**EXCERPTED TEXT**
Elastic Memory Composite Hinge (EMCH) - 10.21.14
ISS Science for Everyone
Science Objectives for Everyone
Elastic Memory Composite Hinge (EMCH) will study the performance of a new type of composite hinge to determine its suitability for use in space. The experiment uses elastic memory hinges to move an attached mass at one end. Materials tested in this experiment are stronger and lighter than current materials used in space hinges and could be used in the design of future spacecraft.
Science Results for Everyone
Building new structures in space hinges on, well, hinges. This investigation looked at the performance of six new hinges developed by the Air Force Research Laboratory from a resin and carbon fiber laminate, materials lighter and stronger than those currently used. Researchers tested force and torque on the hinges and accuracy of deployment. Preliminary results demonstrated the robustness and reliability of the hinges in a variety of conditions, indicating that they meet performance goals for next-generation spaceflight. The experiment also confirmed engineering assumptions used to design the hinges and other deployable structures under development for space applications
United States Department of Defense Space Test Program, Johnson Space Center, Houston, TX, United States
Composite Technology Development, Incorporated, Lafayette, CO, United States
Sponsoring Space Agency
National Aeronautics and Space Administration (NASA)
Department of Defense (DoD) - Retired
ISS Expedition Duration
April 2007 - October 2007
Previous ISS Missions
The Lightweight Flexible Solar Array Hinge - LFSAH, a precursor to EMCH was flown on STS-93.
- Building new spacecraft structures in space necessitates deploying (unfolding) items that have been launched from Earth. This experiment will use the Elastic Memory Composite Hinge (EMCH) to move an attached mass at one end.
- The six hinges being evaluated were developed by the Air Force Research Laboratory from a resin and carbon fiber laminate.
- The study will measure the force and torque on the hinge, and the accuracy of the deployment.
- New materials that are reliable, light, and strong, will be important building blocks of future exploration spacecraft.
The Elastic Memory Composite Hinge (EMCH) experiment provided test data on new materials that will further space hardware technology. This technology may eliminate the need for highly complex deployment mechanisms by providing a simpler, lightweight alternative to mechanical hinges. EMCH builds on the previous Space Shuttle experiment, Lightweight Flexible Solar Array Hinge (LFSAH) flown on STS-93.

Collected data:

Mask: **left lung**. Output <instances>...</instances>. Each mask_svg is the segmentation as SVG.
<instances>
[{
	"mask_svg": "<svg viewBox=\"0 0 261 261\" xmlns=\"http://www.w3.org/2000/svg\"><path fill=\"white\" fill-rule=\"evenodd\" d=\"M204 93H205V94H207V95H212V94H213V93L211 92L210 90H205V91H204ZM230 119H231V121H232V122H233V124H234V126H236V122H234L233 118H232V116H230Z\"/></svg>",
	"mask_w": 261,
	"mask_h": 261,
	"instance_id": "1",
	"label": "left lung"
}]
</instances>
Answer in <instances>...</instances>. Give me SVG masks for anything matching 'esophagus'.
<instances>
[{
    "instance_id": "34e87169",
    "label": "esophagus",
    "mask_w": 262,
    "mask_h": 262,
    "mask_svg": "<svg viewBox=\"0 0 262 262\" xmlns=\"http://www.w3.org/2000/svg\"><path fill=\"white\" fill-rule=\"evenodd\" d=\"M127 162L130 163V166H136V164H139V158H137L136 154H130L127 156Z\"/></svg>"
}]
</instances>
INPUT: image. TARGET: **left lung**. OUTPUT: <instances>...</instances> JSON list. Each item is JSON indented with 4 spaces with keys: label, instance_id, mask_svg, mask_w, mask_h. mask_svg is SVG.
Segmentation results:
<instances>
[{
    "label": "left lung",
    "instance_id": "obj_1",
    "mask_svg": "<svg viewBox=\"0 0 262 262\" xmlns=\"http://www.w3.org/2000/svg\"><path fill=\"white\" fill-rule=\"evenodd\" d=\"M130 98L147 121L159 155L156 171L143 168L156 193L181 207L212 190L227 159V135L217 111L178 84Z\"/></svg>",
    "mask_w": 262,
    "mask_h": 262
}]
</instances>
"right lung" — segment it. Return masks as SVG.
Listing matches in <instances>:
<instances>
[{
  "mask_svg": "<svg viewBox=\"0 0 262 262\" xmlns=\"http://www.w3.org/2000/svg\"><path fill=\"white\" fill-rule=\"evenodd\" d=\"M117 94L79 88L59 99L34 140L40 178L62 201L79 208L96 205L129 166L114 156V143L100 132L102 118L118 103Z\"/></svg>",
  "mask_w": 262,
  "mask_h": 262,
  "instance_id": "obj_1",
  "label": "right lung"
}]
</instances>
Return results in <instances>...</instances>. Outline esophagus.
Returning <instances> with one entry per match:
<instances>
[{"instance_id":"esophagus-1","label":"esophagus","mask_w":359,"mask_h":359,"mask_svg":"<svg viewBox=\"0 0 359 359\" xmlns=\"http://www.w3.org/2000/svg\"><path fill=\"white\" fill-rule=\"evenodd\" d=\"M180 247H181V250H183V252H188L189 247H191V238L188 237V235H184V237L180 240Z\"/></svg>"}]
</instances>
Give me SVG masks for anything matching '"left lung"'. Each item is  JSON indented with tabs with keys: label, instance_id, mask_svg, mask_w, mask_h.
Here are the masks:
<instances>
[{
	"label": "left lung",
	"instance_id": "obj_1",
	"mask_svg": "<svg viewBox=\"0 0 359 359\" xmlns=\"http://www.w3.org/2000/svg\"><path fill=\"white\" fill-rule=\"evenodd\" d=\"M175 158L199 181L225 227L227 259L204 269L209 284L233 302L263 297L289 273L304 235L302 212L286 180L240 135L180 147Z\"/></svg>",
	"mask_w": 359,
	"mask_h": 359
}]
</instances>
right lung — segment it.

**WRITTEN EXERCISE 1**
Name the qualities that, according to the hinge experiment page, new materials need in order to be important building blocks of future exploration spacecraft.
**WRITTEN EXERCISE 2**
Repeat the entries word for word, starting at the line containing "Return results in" and ending at the final line of the entries.

**FINISHED ANSWER 1**
reliable, light, strong

**FINISHED ANSWER 2**
Return results in <instances>...</instances>. Outline esophagus.
Returning <instances> with one entry per match:
<instances>
[{"instance_id":"esophagus-1","label":"esophagus","mask_w":359,"mask_h":359,"mask_svg":"<svg viewBox=\"0 0 359 359\" xmlns=\"http://www.w3.org/2000/svg\"><path fill=\"white\" fill-rule=\"evenodd\" d=\"M180 247H181V250H183V252H188L189 247H191V238L188 237V235H184V237L180 240Z\"/></svg>"}]
</instances>
Give me SVG masks for anything matching '"left lung"'. Each item is  JSON indented with tabs with keys: label, instance_id, mask_svg, mask_w, mask_h.
Here are the masks:
<instances>
[{
	"label": "left lung",
	"instance_id": "obj_1",
	"mask_svg": "<svg viewBox=\"0 0 359 359\" xmlns=\"http://www.w3.org/2000/svg\"><path fill=\"white\" fill-rule=\"evenodd\" d=\"M175 158L199 181L225 227L227 259L204 269L209 284L233 302L263 297L289 273L304 235L302 212L286 180L240 135L180 147Z\"/></svg>",
	"mask_w": 359,
	"mask_h": 359
}]
</instances>
right lung — segment it.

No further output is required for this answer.